_Исходный текст_
В «Воспоминаниях» Тэффи много блестящих страниц, где писательница со свойственной ей ироничностью и умением проникать в суть характеров лаконично и убедительно воспроизводит лики времени. Книга Тэффи помогает нам понять тех, кто покинул Россию в разгар Гражданской войны или сразу после нее. Гражданская война — не столь уж частое явление в истории. И трудно в такой период сохранять нейтралитет, нужно, хотя бы в пассивной форме, принять ту или иную сторону. Сделать выбор. И Тэффи делает его: ее враги — новые большевистские власти и их войска. Она об этом пишет. И лишь мимоходом сообщает, как с Максимилианом Волошиным они вызволяли из застенков Добровольческой армии Кузьмину-Караваеву, схваченную белыми по ложному доносу.
Тэффи не пишет о застенках Добровольческой армии (она этого и не могла знать, поскольку в период гражданской войны — как и любой войны — всегда возрастает роль пропаганды, и если газеты белых ярко живописали жестокости красных, то газеты красных с не меньшим усердием клеймили зверства белых), но зато несколько раз сообщает о виселице, которую явно использовали красные.
Книга Тэффи помогает понять тех русских людей, кто оказался в стане белых, покинул родные берега с надеждой вернуться, но так никогда и не ступил вновь на русскую землю.
Несколько иной жанр у произведений, включенных в книгу, которую писательница предполагала назвать «Моя летопись». Здесь она хотела рассказать о тех замечательных (в том или ином отношении) людях, с кем ей пришлось встречаться, общаться на протяжении многих лет или же встретиться всего лишь два-три раза (например Распутин), но слишком уж выделялись эти люди, слишком заметную роль сыграли или в истории литературы, или в судьбе России, русской эмиграции, или, наконец, в судьбе самой Тэффи. Герои ее «Летописи» не равнозначны ни по таланту, ни по известности, ни по своей роли в той или иной сфере жизни. Однако все они прошли через жизнь писательницы и оставили в ней заметный след.

_Хранимые данные_
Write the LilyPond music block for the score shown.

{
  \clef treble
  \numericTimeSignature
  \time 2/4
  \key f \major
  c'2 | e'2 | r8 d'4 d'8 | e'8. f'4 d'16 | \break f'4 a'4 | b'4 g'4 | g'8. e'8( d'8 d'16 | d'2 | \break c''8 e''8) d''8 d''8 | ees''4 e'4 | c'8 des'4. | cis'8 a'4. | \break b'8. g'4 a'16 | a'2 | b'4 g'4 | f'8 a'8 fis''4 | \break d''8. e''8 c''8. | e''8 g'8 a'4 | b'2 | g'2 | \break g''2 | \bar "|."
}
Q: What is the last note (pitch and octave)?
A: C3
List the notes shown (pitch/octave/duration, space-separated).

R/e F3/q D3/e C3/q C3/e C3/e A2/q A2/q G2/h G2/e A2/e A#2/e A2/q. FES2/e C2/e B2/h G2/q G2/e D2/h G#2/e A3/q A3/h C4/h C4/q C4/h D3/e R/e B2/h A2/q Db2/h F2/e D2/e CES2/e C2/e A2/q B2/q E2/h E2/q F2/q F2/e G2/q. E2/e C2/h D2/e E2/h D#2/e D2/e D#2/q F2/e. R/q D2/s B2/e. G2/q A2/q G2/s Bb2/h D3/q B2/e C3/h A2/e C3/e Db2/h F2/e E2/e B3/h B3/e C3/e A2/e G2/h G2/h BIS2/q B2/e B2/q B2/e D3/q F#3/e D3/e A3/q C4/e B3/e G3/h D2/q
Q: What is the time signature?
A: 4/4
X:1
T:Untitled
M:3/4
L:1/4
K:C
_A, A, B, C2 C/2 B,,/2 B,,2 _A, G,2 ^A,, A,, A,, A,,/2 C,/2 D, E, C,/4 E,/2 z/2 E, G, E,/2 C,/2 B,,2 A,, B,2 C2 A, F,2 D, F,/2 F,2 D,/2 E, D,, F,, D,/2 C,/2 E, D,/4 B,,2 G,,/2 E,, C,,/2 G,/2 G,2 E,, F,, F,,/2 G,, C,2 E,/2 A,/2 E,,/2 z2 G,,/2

_Задания_
[a] Назовите всех людей, кроме самой Тэффи, которые упомянуты по имени в тексте о Тэффи.
[b] Выпишите из текста о Тэффи фрагмент, начиная со слов «Тэффи не пишет» и заканчивая словами «на русскую землю.».
Данные к этой работе отношения не имеют.

_Ответы к заданиям_
[a] Максимилиан Волошин, Кузьмина-Караваева, Распутин.

[b]
Тэффи не пишет о застенках Добровольческой армии (она этого и не могла знать, поскольку в период гражданской войны — как и любой войны — всегда возрастает роль пропаганды, и если газеты белых ярко живописали жестокости красных, то газеты красных с не меньшим усердием клеймили зверства белых), но зато несколько раз сообщает о виселице, которую явно использовали красные.
Книга Тэффи помогает понять тех русских людей, кто оказался в стане белых, покинул родные берега с надеждой вернуться, но так никогда и не ступил вновь на русскую землю.